What you have to do: Each record below should appear again exactly as written.

Excerpts of spatial question data
Start

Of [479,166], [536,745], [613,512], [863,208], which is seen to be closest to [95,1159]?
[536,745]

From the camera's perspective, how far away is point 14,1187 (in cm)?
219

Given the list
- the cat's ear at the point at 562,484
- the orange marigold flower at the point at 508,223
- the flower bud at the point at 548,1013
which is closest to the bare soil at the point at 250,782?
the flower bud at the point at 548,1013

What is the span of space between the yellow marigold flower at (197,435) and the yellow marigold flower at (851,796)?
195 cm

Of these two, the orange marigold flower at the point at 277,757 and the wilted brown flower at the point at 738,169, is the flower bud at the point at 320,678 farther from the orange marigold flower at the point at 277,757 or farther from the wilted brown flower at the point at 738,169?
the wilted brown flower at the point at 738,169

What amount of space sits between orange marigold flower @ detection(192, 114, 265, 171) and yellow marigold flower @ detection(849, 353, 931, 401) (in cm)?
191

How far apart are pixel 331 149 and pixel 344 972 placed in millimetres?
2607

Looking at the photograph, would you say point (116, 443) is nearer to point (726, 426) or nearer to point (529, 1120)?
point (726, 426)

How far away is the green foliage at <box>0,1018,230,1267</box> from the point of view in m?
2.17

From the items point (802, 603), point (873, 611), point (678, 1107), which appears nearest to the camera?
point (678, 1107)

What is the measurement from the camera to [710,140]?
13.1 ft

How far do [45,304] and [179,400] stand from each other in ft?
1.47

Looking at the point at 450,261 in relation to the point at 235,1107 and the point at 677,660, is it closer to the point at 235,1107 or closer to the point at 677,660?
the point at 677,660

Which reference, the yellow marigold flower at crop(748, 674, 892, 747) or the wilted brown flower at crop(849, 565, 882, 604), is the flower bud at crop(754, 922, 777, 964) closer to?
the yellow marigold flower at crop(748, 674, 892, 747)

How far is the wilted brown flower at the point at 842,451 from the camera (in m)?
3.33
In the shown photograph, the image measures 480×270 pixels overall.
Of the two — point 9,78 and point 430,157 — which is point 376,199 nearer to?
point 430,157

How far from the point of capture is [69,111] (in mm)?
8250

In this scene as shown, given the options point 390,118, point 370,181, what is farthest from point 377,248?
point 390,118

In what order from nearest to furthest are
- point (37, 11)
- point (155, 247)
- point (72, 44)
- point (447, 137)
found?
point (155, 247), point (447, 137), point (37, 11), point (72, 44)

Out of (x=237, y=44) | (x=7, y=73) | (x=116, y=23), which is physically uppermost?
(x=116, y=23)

End

Response to this exercise:
Of [479,166], [536,745], [613,512], [863,208], which is seen to be closest to [95,1159]?
[536,745]

From the camera's perspective, how far away is point 14,1187 (in cm)?
219

Given the list
- the cat's ear at the point at 562,484
- the orange marigold flower at the point at 508,223
- the flower bud at the point at 548,1013
which is closest to the bare soil at the point at 250,782?
the flower bud at the point at 548,1013

What is the span of space between the yellow marigold flower at (197,435) and the yellow marigold flower at (851,796)?
195 cm

Of these two, the orange marigold flower at the point at 277,757 and the wilted brown flower at the point at 738,169, is the flower bud at the point at 320,678 farther from the orange marigold flower at the point at 277,757 or farther from the wilted brown flower at the point at 738,169?
the wilted brown flower at the point at 738,169

What amount of space sits between orange marigold flower @ detection(192, 114, 265, 171) and yellow marigold flower @ detection(849, 353, 931, 401) (in cm)?
191

How far apart are pixel 331 149 and pixel 344 972 placed in millimetres?
2607

Looking at the photograph, would you say point (116, 443) is nearer to point (726, 426) or nearer to point (529, 1120)?
point (726, 426)

How far away is the green foliage at <box>0,1018,230,1267</box> from the point of view in m?
2.17

From the items point (802, 603), point (873, 611), point (678, 1107), which appears nearest to the camera?
point (678, 1107)

What is the measurement from the camera to [710,140]?
13.1 ft

How far do [45,304] and [179,400] stand from each other in ft?
1.47

Looking at the point at 450,261 in relation to the point at 235,1107 and the point at 677,660, is it closer to the point at 235,1107 or closer to the point at 677,660?
the point at 677,660

Which reference, the yellow marigold flower at crop(748, 674, 892, 747) or the wilted brown flower at crop(849, 565, 882, 604), is the flower bud at crop(754, 922, 777, 964) closer to?
the yellow marigold flower at crop(748, 674, 892, 747)

How far is the wilted brown flower at the point at 842,451 from the camera (in m)?
3.33
In the shown photograph, the image measures 480×270 pixels overall.
Of the two — point 9,78 and point 430,157 — which is point 376,199 nearer to?
point 430,157

How far from the point of capture is [69,111] (in mm)?
8250

In this scene as shown, given the options point 390,118, point 370,181, what is farthest from point 377,248?
point 390,118

In what order from nearest to furthest are
- point (37, 11)
- point (155, 247)
- point (72, 44)
- point (447, 137)
found?
point (155, 247), point (447, 137), point (37, 11), point (72, 44)

Out of (x=237, y=44) | (x=7, y=73) | (x=116, y=23), which is physically uppermost?
(x=116, y=23)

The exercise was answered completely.